'URBAN explorers' have been condemned for compromising safety after entering the old Queensbury Tunnel and capturing these striking images.

The Queensbury Tunnel Society (QTS) and its supporters are embroiled in a long-running battle to save the disused railway tunnel and released the photographs in a bid to show the extent of the work carried out.

But Highways England has said it, and owners the Department for Transport, do not welcome "any further trespass".

QTS has been galvanising support for its plan to re-open the 1.4-mile long tunnel as the “jewel” in a multi-million pound Bradford-Halifax Greenway. An advocacy document released earlier this year outlined the level of funding required comes to £23.3 million.


In recent years the tunnel has been in the headlines because of plans by Highways England’s Historic Railway Estates to fill in the tunnel, which it says has received the highest risk ranking since September 2013.

The society say these photographs were taken by a pair of urban explorers who entered the tunnel during a two-week period when it was left unlocked and unattended for between half-an-hour and 90 minutes most evenings.

Graeme Bickerdike, Engineering Co-ordinator for QTS, said: “The work carried out so far is not detrimental to the greenway proposal and would reduce the time, effort, risk and cost of a refurbishment scheme for that purpose.”

Norah McWilliam, QTS leader, added: “The costs of abandonment and repair are converging on an almost-daily basis due to significant project management shortcomings around the preparatory works. They were meant to take three months, but their first anniversary passed last week.

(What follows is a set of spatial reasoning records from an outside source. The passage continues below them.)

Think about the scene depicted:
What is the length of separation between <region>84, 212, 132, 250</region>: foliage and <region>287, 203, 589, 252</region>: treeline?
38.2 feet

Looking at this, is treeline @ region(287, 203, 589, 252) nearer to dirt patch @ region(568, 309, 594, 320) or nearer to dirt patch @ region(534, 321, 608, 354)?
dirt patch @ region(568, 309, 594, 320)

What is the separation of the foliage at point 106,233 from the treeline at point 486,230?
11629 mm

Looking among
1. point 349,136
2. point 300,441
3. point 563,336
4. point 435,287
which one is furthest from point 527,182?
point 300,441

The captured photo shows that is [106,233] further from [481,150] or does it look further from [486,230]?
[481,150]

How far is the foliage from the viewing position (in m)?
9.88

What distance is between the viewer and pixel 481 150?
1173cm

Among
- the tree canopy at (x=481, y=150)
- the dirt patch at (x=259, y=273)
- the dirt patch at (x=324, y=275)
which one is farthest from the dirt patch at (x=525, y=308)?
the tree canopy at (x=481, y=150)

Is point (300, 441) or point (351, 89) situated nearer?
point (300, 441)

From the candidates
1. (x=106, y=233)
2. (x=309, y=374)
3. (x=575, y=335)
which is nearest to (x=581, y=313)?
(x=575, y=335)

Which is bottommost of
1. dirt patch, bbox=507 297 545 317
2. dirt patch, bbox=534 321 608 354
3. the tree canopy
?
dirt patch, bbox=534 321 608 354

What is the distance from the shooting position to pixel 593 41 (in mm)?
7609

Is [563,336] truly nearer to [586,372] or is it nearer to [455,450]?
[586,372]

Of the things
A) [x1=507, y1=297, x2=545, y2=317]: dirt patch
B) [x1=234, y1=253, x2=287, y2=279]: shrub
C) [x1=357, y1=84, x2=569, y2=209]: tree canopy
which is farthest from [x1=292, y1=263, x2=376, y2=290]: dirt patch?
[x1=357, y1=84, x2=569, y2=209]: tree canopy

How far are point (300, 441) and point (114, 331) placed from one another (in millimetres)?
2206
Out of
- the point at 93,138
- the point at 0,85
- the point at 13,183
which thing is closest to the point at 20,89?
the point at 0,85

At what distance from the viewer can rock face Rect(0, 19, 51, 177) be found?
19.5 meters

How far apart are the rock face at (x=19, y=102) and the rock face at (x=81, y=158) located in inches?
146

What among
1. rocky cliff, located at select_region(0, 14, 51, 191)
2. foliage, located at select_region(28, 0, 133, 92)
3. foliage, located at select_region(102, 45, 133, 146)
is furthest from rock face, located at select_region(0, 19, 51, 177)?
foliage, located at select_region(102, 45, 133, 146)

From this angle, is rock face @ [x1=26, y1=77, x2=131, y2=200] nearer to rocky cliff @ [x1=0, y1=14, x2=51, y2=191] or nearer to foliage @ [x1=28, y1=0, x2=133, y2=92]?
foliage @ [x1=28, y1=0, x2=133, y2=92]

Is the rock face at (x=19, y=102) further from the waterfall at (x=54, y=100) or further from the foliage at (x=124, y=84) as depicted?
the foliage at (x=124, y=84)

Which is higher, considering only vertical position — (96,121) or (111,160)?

“Not only does abandonment deliver no public benefit, it compromises the ability of future generations to meet their own needs - the overarching objective of national planning policies. We’re grateful for the insight provided by the urban explorers who have shown the extent of the works already completed to improve the tunnel’s condition. It would be a travesty if the £3 million spent so far was wasted by frittering away another £3 million - probably more - putting Queensbury Tunnel permanently beyond use.”

To date, Highways England’s planning application has attracted more than 4,100 objections, whilst 12,000 people have signed an online petition supporting its reuse.

A decision is expected to be made in the coming months.

A spokesperson for Highways England said: “Highways England and the Department for Transport, the owners of the tunnel, don’t welcome this trespass into what is a dangerous environment and a construction site. The actions of the urban explorers compromised their own safety, and potentially compromised the safety of our contractors.

“We discourage any further trespass into the tunnel. Despite the photographs depicting apparent safe conditions, the reactivation of the constructed culvert at Strines Beck over the weekend of September 28 and 29 has resulted in the tunnel being flooded to unprecedented levels. The southern section of the tunnel is once again inaccessible to our contractors.”